◆ Set task: Retype the complete listing exactly as it appears.
━━━━━━━━━━━━━━━━━━━━
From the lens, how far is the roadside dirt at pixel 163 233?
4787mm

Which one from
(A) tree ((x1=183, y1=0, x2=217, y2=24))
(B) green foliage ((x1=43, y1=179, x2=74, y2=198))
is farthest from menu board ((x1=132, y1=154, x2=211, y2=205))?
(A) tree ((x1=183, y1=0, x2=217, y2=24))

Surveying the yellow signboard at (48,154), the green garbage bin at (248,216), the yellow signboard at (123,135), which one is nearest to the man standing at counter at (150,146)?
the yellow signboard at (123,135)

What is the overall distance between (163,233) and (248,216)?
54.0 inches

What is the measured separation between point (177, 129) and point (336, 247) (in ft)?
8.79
━━━━━━━━━━━━━━━━━━━━
◆ Task solution:
From the lens, how far is the roadside dirt at pixel 163 233?
4787mm

Which one from
(A) tree ((x1=183, y1=0, x2=217, y2=24))
(B) green foliage ((x1=43, y1=179, x2=74, y2=198))
is farthest from menu board ((x1=132, y1=154, x2=211, y2=205))?
(A) tree ((x1=183, y1=0, x2=217, y2=24))

Surveying the yellow signboard at (48,154), the green garbage bin at (248,216), the yellow signboard at (123,135), which one is nearest to the man standing at counter at (150,146)?
the yellow signboard at (123,135)

What is the overall distance between (163,233) and (248,216)?
54.0 inches

What is the measured separation between point (177, 129) and point (336, 247) (in ft)?
8.79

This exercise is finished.